TASK GOAL: Go to the line that contains "Does point 246,235" and extract it along with every line after it, exactly, through the end of the data below.

----

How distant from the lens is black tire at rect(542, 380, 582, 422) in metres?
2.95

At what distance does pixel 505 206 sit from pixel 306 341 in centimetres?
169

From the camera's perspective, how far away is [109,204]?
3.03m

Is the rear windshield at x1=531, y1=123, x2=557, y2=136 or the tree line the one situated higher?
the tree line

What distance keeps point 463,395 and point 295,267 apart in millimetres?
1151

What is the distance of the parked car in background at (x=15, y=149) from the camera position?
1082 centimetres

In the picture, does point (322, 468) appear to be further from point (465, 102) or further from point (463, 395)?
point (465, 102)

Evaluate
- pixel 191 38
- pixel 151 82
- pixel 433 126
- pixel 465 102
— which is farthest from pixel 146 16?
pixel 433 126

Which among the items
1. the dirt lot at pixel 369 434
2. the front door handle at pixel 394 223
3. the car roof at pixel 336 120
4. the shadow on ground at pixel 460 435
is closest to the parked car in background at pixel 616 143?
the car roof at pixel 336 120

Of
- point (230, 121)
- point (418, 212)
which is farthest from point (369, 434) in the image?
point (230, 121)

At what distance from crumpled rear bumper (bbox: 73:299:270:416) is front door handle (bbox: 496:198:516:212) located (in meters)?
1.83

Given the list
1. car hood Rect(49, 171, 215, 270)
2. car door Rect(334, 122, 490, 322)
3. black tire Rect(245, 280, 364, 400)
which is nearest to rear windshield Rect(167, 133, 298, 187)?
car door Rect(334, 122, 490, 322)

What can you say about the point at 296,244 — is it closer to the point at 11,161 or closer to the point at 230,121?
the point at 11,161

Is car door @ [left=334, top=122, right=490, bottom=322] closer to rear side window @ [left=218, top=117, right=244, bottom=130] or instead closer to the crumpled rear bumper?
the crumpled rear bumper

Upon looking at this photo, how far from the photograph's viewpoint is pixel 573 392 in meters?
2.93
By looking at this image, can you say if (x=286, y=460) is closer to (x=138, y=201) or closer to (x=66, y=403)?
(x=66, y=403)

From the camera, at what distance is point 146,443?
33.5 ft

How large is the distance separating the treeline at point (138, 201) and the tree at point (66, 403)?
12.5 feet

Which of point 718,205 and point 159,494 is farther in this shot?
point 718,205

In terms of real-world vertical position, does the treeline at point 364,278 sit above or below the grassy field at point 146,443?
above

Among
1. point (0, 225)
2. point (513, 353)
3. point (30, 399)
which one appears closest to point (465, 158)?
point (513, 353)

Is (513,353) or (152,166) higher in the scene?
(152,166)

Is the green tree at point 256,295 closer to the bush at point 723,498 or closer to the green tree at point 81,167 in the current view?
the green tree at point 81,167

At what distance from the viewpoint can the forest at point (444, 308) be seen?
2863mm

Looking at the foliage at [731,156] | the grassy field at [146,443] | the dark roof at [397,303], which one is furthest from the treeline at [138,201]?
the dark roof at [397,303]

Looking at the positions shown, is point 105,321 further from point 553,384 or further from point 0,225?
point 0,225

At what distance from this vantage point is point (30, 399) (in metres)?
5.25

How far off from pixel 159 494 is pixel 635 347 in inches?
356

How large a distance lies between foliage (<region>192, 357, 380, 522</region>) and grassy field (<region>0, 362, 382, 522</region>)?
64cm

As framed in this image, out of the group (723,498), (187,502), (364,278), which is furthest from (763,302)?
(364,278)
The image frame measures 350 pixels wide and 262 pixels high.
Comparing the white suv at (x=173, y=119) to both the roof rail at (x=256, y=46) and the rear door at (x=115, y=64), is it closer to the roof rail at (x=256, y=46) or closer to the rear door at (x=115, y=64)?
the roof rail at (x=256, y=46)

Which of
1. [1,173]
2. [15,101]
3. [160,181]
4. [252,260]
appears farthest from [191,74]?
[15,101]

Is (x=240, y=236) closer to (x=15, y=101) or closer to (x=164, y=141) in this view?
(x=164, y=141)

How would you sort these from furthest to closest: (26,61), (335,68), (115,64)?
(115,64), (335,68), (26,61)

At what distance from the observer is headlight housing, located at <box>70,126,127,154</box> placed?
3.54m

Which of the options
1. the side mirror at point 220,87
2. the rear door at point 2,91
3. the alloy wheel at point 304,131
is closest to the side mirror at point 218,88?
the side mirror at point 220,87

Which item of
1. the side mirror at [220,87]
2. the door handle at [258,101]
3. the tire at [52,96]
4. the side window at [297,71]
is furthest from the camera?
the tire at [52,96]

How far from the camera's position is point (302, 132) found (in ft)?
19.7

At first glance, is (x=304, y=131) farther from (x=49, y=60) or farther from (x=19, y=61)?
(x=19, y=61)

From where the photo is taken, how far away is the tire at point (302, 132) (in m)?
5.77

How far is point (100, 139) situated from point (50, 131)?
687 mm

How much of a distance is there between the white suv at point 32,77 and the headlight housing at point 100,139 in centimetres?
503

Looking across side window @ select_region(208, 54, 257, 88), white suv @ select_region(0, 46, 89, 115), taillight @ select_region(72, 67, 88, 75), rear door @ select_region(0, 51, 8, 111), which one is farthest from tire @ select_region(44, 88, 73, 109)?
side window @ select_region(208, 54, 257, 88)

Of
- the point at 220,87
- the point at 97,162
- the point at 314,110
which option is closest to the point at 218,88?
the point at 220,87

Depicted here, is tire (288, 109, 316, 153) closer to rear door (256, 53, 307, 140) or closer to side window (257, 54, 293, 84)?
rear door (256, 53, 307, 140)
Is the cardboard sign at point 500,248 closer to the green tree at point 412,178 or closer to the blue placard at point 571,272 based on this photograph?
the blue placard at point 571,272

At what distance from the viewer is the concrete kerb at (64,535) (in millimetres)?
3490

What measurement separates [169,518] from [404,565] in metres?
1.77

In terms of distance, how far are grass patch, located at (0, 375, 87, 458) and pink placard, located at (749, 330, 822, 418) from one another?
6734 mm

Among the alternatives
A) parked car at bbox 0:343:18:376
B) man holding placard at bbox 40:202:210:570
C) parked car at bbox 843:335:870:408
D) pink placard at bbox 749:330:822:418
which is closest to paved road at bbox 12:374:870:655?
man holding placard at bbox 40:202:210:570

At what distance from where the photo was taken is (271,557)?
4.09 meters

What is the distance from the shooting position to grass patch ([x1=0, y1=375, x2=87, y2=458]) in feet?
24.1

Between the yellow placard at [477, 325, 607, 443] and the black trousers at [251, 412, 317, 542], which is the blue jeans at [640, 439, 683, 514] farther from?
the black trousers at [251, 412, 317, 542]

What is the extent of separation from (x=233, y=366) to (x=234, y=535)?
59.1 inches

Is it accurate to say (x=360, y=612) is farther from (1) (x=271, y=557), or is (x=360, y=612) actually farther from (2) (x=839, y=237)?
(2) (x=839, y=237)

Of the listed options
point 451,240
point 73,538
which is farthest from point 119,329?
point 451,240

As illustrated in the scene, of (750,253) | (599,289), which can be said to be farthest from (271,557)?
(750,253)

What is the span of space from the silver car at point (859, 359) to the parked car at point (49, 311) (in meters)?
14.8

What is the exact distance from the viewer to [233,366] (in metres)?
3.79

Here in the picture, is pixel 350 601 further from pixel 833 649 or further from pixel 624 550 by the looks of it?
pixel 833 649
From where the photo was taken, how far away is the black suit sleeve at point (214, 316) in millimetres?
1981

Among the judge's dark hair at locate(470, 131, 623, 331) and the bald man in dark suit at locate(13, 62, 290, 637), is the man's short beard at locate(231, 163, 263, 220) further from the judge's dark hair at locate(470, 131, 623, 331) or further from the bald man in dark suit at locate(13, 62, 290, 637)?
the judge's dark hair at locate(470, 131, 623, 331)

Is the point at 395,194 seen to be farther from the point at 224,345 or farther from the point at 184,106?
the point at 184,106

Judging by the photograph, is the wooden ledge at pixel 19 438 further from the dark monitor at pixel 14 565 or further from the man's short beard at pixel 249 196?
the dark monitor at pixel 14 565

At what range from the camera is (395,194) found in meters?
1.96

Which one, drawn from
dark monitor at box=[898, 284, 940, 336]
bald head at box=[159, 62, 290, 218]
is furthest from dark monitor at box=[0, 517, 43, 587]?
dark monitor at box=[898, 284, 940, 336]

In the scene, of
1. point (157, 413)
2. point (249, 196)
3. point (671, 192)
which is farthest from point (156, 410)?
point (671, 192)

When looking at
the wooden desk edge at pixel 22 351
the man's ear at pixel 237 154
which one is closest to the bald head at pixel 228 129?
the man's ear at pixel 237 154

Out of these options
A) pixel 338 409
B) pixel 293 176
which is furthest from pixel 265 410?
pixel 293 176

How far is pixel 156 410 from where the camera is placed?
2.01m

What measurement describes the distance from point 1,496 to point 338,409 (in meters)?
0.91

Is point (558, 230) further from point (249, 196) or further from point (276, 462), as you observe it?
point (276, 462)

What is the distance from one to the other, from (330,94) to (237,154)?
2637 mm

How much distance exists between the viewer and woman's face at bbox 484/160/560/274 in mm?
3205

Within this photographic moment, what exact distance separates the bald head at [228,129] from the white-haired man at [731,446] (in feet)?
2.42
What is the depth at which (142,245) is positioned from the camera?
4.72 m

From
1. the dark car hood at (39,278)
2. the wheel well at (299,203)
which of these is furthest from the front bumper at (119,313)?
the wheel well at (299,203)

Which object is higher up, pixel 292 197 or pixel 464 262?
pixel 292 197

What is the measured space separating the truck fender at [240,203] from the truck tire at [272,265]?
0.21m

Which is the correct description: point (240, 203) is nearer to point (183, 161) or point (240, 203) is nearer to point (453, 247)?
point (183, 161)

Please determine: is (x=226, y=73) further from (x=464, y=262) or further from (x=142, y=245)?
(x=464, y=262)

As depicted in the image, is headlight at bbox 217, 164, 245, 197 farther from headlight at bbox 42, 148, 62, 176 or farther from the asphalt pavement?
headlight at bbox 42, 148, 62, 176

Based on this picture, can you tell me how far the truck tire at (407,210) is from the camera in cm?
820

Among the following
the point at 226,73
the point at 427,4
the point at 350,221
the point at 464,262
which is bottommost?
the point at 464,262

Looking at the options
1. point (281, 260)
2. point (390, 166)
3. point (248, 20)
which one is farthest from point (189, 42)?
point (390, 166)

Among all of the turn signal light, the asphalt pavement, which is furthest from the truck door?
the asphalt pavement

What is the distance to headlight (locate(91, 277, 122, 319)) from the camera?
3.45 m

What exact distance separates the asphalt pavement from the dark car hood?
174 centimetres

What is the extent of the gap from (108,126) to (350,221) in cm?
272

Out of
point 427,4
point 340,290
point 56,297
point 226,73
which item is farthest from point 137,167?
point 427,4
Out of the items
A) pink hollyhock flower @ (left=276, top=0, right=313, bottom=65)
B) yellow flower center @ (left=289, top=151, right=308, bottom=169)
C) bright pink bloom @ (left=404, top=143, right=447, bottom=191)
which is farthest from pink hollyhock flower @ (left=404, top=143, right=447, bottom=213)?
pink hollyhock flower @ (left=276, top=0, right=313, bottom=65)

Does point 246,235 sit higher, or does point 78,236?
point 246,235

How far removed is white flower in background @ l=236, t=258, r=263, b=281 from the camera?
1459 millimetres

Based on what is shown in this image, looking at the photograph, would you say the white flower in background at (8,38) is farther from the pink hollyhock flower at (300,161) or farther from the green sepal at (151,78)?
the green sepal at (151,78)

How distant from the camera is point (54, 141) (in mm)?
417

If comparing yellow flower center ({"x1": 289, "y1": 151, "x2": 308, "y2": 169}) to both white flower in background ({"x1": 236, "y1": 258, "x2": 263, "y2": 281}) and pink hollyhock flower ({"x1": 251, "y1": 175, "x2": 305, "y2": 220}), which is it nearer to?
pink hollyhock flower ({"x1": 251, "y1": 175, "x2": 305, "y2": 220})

----

SOLVED EXERCISE:
Does point 246,235 sit higher, or does point 78,236?
point 246,235

How far removed is white flower in background @ l=236, t=258, r=263, b=281 from the camera?
1459 millimetres

Based on what is shown in this image, looking at the photograph, would you say the white flower in background at (8,38) is farther from the pink hollyhock flower at (300,161) or farther from the green sepal at (151,78)?
the green sepal at (151,78)

How distant from the camera is point (54, 141) (in mm)?
417

If comparing yellow flower center ({"x1": 289, "y1": 151, "x2": 308, "y2": 169}) to both white flower in background ({"x1": 236, "y1": 258, "x2": 263, "y2": 281}) and pink hollyhock flower ({"x1": 251, "y1": 175, "x2": 305, "y2": 220}), which is it nearer to?
pink hollyhock flower ({"x1": 251, "y1": 175, "x2": 305, "y2": 220})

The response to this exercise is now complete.